Nick Cobby visualises sounds with billowing rings and angular shapes
Posted in: Dezeen Music Project, Max Cooper, other moviesDezeen Music Project: in this music video by animation designer Nick Cobby, billowing forms are used to visualise a gentle piano solo and spiky geometric shapes appear when electronic sounds are played over the top.
Nick Cobby created contrasting visuals for the different styles heard in the track Fragments of Self, created by musician Max Cooper and featuring pianist Tom Hodge.
Circular forms expand one after another in time with the piano keys and disperse into alien-like tentacles, lines and dots as the notes resonate.
When the electronic glitches kick in, the visuals dramatically change into sharp, spiky shapes that pulse and distort with the beat.
“The track hit me as having two very different styles to it, so I wanted to create two polar opposite visuals – one that followed the piano and one that came in with the glitch effects,” Cobby told Dezeen.
“The piano was more of a free-flowing sound so I wanted some kind of natural or organic element, while the harsh glitch needed to be mechanical, sharper and more defined.”
The movie is purely black and white until muted colours appear as the piano is reintroduced on its own. The colour flickers off again towards the end of the track.
“It didn’t strike me as a video that should have lush colour,” Cobby said, “except for the middle part of the track when the piano comes back in after all the glitch. It sounds so peaceful and I wanted some colour to subtly come in to help signify that.”
Cobby used Adobe After Effects and Trapcode Particular software to create the visuals in time with the music.

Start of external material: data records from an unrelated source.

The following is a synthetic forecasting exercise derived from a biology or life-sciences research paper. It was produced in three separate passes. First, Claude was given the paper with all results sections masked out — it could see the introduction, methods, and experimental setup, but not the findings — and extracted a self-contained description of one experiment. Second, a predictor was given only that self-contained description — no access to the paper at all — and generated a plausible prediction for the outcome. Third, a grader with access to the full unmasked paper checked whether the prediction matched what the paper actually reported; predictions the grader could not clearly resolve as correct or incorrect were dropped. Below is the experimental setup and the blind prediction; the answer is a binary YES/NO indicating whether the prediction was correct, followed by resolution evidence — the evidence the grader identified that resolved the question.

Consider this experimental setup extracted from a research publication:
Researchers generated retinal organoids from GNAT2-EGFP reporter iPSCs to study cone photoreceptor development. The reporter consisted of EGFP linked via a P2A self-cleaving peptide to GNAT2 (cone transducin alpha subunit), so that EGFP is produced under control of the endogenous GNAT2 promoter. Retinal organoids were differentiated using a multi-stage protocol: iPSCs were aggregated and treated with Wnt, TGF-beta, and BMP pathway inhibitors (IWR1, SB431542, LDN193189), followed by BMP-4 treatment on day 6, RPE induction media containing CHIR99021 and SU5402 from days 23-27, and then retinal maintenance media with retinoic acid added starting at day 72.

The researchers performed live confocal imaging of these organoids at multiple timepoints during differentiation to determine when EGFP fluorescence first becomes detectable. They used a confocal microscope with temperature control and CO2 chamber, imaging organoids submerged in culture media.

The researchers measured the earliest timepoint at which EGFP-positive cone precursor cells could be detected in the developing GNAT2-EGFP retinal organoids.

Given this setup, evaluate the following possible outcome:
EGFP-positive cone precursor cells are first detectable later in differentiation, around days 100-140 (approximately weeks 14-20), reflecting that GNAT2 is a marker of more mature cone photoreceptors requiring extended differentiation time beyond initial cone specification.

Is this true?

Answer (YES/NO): NO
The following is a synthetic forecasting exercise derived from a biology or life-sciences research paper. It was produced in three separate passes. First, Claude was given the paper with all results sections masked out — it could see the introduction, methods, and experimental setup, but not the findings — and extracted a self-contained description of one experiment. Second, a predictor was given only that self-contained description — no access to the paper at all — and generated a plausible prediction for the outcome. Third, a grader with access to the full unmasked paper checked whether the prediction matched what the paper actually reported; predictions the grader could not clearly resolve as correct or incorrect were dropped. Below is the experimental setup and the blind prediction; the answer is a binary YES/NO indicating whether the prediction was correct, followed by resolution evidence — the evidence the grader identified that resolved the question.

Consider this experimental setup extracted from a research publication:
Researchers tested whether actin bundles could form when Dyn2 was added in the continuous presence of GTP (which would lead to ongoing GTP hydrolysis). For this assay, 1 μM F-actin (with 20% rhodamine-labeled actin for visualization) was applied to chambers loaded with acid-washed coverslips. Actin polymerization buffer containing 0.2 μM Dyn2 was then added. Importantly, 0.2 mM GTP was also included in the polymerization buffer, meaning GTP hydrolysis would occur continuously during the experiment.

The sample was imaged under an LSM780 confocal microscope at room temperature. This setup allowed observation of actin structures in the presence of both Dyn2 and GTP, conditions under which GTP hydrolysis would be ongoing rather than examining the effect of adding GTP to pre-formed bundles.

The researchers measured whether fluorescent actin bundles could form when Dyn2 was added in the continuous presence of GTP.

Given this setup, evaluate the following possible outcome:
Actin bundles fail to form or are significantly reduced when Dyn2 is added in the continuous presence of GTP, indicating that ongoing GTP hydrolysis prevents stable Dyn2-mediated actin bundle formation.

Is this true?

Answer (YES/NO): NO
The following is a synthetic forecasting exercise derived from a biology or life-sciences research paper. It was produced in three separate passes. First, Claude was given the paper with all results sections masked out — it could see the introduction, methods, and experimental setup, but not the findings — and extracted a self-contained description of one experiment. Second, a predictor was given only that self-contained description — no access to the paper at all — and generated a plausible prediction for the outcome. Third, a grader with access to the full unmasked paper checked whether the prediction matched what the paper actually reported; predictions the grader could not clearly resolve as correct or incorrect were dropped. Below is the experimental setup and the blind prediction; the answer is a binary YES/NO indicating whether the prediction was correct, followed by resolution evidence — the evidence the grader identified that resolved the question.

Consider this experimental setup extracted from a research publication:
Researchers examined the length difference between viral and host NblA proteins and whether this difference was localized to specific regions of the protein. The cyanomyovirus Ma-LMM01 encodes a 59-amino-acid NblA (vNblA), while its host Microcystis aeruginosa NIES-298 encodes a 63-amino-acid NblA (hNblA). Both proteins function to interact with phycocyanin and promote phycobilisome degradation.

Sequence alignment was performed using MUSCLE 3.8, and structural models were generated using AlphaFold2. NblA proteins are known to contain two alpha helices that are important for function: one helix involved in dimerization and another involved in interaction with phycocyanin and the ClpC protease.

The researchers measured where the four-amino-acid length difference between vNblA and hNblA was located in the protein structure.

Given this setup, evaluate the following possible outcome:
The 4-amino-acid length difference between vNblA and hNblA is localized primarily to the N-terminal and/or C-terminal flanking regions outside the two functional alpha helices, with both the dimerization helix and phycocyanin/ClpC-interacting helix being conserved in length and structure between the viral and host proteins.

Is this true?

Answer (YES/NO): NO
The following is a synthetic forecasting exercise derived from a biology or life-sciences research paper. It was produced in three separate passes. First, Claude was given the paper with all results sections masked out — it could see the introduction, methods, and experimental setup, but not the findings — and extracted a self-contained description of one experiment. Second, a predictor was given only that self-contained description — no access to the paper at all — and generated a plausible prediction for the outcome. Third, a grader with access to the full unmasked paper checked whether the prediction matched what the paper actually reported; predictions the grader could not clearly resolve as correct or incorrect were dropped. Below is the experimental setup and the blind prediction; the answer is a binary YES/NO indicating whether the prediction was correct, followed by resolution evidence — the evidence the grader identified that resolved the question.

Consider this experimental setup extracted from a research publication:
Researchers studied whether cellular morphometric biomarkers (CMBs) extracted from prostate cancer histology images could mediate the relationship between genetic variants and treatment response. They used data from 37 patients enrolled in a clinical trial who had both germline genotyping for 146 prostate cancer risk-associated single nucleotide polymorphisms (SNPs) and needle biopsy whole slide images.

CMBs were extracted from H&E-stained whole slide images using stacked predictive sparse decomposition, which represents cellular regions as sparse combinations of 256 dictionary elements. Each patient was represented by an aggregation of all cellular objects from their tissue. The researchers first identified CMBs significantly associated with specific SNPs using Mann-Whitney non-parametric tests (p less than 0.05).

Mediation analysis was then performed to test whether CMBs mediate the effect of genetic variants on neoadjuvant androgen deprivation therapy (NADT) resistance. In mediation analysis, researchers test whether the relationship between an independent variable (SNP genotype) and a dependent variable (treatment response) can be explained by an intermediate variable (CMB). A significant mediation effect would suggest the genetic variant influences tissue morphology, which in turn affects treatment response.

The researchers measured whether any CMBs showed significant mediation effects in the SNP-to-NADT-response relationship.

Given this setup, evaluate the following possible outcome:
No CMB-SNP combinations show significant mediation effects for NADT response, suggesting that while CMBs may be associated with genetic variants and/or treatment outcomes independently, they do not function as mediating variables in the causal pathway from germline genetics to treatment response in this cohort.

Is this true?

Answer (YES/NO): NO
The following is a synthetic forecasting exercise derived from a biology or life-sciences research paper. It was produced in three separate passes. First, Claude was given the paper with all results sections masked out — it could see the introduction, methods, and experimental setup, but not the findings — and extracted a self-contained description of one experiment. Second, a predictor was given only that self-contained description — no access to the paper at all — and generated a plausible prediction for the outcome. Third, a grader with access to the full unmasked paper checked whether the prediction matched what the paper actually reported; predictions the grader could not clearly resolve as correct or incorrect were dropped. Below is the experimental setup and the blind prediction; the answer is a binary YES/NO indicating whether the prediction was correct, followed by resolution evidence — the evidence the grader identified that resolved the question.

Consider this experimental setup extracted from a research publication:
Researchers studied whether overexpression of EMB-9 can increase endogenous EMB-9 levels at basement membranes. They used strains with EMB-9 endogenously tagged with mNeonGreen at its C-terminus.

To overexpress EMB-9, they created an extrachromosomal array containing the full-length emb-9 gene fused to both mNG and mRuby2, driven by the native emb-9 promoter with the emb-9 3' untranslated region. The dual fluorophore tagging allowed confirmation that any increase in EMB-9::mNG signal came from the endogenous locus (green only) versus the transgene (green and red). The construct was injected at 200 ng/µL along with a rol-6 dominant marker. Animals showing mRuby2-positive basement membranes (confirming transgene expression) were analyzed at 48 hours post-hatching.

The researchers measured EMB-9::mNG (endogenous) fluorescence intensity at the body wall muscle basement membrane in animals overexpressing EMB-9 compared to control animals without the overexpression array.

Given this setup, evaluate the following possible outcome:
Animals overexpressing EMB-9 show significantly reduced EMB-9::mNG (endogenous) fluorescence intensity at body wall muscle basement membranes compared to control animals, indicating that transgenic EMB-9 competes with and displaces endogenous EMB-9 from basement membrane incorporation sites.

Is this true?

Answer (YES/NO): NO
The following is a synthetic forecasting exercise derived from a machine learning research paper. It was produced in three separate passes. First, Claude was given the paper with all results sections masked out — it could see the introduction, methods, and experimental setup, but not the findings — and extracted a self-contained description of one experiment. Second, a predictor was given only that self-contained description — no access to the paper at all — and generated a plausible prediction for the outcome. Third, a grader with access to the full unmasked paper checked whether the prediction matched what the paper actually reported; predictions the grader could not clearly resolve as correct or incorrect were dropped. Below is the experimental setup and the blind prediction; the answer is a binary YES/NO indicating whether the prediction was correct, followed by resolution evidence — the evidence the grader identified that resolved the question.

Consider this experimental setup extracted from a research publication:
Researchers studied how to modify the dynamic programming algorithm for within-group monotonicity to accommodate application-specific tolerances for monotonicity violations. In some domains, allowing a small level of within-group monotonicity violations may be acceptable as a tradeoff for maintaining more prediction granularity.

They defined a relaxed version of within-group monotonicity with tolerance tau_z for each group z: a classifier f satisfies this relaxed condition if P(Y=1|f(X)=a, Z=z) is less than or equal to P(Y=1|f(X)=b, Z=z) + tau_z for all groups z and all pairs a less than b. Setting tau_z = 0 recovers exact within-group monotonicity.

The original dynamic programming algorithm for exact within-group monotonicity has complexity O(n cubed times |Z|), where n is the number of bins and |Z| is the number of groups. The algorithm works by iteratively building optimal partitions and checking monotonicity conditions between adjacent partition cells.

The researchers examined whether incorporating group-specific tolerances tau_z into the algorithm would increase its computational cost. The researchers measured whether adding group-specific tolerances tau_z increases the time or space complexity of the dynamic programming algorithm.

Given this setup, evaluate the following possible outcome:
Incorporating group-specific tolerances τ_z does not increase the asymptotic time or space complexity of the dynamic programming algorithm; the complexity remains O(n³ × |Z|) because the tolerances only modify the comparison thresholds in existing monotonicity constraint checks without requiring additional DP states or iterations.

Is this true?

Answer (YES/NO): YES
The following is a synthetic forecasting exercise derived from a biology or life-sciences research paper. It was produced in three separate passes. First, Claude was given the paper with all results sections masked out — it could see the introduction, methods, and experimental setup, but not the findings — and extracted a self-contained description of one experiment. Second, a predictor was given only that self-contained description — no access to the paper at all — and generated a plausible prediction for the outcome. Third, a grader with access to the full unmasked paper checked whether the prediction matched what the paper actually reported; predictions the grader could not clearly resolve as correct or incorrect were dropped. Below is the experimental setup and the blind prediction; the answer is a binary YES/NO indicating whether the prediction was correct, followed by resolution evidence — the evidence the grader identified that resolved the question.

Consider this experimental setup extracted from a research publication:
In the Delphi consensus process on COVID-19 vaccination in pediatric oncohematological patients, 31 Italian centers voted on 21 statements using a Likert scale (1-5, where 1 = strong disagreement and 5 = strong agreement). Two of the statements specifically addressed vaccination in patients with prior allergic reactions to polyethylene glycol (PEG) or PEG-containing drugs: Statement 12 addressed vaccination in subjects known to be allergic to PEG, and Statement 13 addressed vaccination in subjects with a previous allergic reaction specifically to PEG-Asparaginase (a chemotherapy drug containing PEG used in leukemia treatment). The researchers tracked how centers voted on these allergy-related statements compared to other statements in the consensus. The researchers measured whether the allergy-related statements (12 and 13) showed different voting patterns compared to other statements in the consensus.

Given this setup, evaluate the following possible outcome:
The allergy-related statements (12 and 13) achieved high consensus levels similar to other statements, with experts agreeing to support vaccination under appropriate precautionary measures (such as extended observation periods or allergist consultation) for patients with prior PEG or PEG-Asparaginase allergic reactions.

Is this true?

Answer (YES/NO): NO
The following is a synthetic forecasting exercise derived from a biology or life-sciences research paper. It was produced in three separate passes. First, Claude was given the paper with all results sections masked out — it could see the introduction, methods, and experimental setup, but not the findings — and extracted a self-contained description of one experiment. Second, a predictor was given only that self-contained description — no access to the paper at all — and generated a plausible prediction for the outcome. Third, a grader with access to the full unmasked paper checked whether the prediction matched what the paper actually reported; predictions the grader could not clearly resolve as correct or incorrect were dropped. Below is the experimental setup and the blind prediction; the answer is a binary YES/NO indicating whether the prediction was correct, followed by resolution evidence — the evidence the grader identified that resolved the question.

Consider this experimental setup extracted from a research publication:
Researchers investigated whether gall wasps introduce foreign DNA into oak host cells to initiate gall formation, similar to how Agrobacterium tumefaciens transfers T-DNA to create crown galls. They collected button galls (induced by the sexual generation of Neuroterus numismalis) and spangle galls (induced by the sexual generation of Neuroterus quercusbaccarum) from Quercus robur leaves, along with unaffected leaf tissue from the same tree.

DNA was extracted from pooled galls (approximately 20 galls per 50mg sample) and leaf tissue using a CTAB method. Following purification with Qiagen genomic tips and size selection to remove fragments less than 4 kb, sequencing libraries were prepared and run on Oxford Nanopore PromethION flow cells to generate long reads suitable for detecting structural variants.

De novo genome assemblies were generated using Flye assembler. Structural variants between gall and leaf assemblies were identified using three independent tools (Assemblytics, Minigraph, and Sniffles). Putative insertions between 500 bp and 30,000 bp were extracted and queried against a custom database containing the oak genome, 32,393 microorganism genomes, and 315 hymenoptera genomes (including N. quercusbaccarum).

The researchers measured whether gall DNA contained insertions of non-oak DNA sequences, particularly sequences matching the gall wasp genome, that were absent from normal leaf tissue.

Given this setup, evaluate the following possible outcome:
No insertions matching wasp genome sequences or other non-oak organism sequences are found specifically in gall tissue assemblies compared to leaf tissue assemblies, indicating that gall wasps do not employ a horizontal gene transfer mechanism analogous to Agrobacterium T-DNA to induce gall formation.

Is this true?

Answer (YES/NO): YES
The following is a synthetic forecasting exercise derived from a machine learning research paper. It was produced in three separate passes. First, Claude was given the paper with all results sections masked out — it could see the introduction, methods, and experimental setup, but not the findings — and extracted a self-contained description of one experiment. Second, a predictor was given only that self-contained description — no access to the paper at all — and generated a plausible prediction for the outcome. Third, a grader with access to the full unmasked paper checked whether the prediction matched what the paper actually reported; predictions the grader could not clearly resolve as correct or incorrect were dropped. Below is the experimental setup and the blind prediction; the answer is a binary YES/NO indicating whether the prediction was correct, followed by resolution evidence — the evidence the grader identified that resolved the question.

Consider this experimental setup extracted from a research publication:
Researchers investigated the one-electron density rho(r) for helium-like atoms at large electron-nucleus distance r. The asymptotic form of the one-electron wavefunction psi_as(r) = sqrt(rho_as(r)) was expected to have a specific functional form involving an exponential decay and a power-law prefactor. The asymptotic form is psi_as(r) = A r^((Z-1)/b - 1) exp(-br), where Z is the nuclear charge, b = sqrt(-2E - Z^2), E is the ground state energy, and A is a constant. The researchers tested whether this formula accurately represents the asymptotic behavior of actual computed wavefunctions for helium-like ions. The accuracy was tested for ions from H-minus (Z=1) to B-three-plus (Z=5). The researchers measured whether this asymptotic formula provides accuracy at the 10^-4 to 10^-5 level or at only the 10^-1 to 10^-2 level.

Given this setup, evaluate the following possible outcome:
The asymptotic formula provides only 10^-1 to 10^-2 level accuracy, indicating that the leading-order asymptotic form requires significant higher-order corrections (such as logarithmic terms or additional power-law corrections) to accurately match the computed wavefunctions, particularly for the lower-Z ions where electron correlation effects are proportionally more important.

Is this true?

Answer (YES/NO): NO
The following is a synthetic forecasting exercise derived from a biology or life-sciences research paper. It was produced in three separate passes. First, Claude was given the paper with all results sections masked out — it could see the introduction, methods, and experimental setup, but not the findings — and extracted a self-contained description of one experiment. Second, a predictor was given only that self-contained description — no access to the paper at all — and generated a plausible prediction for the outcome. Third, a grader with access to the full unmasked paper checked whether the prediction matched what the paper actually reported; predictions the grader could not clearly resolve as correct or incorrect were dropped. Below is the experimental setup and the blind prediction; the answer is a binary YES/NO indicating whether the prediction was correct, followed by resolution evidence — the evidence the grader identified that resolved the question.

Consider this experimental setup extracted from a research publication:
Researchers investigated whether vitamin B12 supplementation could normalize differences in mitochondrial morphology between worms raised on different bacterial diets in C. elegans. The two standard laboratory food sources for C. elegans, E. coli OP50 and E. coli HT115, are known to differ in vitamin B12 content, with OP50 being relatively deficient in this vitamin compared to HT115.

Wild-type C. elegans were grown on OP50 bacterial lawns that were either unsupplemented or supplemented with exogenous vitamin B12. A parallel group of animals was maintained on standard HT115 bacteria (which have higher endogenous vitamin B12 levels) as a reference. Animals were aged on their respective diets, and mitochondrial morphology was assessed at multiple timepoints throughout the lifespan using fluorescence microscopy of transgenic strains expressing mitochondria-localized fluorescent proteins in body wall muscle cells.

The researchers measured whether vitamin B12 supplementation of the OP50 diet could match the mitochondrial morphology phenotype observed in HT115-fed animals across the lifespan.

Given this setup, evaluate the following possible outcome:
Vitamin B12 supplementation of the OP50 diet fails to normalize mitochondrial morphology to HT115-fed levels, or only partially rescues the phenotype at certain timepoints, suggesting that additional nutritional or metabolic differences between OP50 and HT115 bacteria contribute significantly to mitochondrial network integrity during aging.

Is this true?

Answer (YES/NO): NO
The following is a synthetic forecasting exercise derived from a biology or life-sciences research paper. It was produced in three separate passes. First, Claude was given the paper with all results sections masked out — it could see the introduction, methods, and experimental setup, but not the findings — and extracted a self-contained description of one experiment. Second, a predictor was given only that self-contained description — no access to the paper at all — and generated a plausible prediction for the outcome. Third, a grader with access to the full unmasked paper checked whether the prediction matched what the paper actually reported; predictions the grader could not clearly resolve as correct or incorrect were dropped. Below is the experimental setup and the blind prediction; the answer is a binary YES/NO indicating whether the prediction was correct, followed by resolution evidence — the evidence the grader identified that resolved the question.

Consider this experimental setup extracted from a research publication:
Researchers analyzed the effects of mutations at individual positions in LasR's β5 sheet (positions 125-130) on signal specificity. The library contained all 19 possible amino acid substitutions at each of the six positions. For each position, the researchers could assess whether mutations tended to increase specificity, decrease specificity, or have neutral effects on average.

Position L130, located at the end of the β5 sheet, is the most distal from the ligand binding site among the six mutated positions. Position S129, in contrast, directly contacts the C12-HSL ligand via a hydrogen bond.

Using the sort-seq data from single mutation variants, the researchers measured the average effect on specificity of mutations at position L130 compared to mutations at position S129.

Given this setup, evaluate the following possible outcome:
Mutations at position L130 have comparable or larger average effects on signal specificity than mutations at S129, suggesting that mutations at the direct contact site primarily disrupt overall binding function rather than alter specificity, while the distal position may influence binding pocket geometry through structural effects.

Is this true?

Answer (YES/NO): YES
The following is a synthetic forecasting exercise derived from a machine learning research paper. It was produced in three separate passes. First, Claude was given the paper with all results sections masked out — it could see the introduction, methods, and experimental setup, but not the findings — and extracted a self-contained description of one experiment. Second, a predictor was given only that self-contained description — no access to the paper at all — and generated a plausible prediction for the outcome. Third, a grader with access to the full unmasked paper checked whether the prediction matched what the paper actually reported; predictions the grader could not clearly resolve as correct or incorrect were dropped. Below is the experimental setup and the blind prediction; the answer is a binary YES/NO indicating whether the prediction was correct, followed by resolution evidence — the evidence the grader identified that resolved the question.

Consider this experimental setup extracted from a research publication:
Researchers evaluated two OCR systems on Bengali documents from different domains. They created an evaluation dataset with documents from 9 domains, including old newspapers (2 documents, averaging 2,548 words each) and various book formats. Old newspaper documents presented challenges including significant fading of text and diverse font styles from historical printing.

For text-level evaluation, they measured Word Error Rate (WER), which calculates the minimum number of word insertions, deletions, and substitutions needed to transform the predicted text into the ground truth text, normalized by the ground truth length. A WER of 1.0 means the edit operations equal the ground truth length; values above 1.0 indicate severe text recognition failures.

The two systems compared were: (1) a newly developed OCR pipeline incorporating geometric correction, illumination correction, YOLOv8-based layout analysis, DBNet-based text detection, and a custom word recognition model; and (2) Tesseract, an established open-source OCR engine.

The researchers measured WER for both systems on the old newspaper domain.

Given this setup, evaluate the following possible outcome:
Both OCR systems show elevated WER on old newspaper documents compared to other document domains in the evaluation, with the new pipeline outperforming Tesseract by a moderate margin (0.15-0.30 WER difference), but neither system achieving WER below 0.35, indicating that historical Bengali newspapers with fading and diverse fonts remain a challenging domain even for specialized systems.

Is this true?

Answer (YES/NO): NO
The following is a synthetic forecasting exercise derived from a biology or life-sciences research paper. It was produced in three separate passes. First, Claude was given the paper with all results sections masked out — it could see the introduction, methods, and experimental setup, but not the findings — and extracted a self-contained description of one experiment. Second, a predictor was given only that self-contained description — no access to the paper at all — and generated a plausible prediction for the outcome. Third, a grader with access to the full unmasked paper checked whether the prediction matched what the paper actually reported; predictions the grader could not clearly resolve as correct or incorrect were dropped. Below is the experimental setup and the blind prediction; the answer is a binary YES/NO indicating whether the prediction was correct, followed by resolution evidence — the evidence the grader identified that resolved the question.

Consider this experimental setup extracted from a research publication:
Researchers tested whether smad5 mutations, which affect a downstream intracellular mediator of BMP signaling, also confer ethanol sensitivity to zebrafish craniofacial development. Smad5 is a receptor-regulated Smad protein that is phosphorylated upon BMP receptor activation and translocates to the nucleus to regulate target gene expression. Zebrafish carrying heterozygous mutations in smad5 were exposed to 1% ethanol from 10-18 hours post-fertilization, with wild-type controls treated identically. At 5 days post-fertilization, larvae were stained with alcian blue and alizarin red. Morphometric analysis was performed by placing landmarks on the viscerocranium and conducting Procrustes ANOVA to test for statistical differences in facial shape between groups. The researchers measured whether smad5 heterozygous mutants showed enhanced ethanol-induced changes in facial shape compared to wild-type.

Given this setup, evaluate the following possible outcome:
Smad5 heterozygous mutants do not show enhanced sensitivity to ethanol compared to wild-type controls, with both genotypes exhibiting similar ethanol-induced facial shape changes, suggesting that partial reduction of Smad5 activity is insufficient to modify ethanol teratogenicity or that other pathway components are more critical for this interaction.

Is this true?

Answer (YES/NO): YES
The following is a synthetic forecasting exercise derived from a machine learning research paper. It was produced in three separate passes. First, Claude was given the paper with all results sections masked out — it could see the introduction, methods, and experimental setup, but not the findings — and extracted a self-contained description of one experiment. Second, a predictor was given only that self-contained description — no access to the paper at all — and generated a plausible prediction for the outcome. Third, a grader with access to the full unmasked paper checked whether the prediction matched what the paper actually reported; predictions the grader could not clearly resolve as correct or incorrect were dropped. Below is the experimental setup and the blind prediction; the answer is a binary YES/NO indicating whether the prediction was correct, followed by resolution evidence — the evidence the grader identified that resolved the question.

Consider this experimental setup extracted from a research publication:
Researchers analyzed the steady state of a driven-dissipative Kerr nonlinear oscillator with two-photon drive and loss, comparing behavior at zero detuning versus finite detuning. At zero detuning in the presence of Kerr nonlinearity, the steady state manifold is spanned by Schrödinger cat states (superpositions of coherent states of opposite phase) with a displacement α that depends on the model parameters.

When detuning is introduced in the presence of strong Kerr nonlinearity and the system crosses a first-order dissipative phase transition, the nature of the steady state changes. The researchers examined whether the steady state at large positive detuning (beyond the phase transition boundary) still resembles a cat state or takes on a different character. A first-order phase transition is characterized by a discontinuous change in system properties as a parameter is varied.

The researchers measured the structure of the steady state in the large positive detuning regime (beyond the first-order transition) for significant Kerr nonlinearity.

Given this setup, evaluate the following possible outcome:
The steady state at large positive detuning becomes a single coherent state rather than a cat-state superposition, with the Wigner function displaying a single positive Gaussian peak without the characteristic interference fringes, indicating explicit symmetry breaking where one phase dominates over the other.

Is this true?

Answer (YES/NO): NO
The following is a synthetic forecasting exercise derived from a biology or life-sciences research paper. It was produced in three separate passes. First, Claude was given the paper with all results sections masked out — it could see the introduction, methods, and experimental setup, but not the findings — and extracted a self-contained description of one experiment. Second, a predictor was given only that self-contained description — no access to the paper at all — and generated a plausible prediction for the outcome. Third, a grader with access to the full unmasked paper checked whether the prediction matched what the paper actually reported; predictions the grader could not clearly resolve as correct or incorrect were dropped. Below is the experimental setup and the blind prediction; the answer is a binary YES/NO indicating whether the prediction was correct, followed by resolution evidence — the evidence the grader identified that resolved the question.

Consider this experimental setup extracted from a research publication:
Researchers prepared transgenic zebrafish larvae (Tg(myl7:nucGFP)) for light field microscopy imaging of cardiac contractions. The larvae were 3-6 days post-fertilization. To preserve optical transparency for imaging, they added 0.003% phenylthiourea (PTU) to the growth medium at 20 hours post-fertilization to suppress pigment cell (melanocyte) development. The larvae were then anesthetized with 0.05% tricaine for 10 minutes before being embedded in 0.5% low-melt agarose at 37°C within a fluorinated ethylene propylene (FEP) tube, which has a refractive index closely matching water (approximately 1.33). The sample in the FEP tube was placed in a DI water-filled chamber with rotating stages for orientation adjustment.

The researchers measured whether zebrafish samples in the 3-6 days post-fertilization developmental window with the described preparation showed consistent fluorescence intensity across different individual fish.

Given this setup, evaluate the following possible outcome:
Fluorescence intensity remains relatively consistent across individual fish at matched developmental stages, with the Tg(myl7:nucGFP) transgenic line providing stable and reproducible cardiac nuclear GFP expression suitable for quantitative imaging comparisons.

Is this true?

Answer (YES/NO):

“I used a plugin [for visualisation software Particular] called Sound Keys to monitor the waveform of the piano to create the pulses – but with a lot of manual keyframing as well to tweak it,” he said. “I’m a big fan of just using one or two methods to create a whole video, as I think the restriction helps me to be more creative.”
“I wanted the viewer to feel very calm at one point then really on edge the next,” Cobby added. “That’s how I felt when I heard the track and what I really liked about it, so hopefully that comes across.”